» Records from a collection
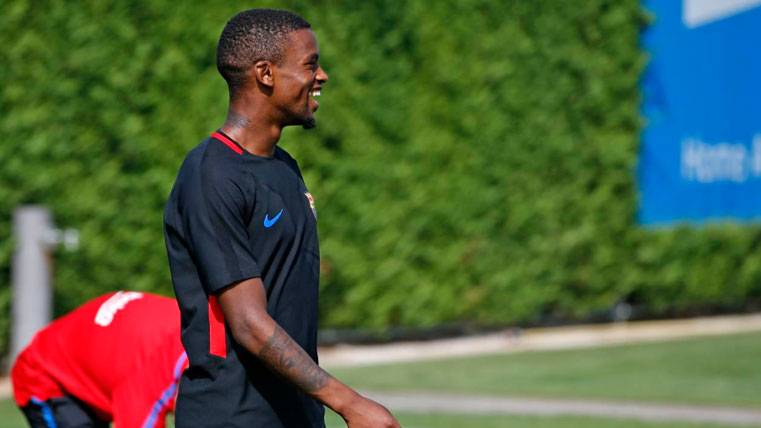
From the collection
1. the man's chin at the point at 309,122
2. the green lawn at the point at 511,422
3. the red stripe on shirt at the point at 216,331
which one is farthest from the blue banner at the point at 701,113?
the red stripe on shirt at the point at 216,331

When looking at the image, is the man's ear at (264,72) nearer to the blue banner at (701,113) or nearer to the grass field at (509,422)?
the grass field at (509,422)

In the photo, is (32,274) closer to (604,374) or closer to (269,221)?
(604,374)

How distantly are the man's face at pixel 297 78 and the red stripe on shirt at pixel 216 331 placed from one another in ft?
1.69

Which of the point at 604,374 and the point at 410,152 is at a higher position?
the point at 410,152

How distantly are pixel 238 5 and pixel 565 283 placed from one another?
4.23 meters

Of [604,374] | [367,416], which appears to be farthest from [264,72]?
[604,374]

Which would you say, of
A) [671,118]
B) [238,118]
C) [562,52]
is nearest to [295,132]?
[562,52]

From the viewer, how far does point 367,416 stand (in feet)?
11.2

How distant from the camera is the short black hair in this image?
3637 millimetres

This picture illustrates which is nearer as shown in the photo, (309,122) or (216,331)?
(216,331)

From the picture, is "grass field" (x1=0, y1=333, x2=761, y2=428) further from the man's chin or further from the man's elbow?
the man's elbow

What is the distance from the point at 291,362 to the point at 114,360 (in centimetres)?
161

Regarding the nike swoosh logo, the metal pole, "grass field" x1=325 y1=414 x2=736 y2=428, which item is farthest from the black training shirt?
the metal pole

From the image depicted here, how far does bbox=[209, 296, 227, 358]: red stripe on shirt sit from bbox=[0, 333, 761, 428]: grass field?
504 cm
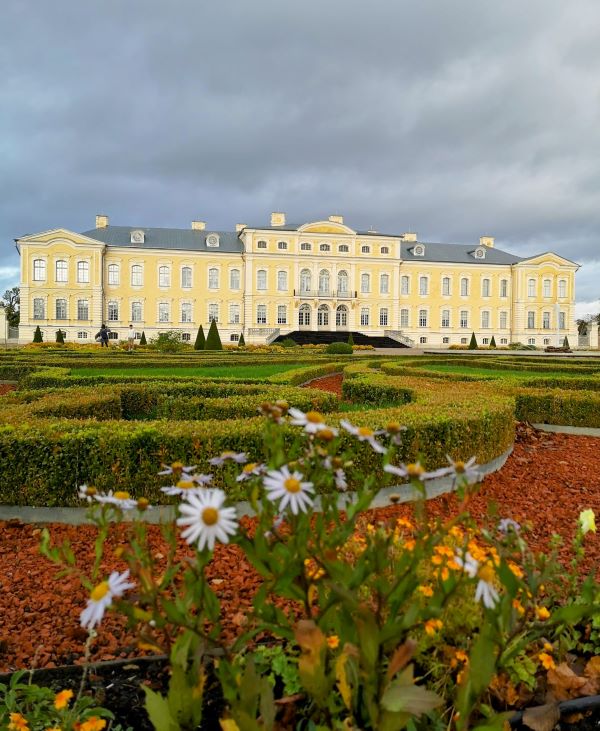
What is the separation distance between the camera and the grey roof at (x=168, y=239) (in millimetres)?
44219

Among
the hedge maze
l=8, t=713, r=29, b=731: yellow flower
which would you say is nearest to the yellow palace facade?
the hedge maze

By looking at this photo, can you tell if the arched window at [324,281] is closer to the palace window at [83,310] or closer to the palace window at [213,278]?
the palace window at [213,278]

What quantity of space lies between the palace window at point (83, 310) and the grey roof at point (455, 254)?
27544 mm

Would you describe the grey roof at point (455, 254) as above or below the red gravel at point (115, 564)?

» STATED TASK
Please duplicate the listing above from the line with "Of [604,374] |" up to and including the line with "3637 millimetres".

» ANSWER TO THE PROBLEM
Of [604,374] | [367,416], which appears to be farthest from [264,72]?
[604,374]

Which would you say, of
A) [671,118]
B) [238,118]
C) [562,52]
is nearest to [295,132]?
[562,52]

From the viewer, how far does point 367,416 stand (in feet)?
11.2

How distant from the camera is the short black hair in this image?
3637 millimetres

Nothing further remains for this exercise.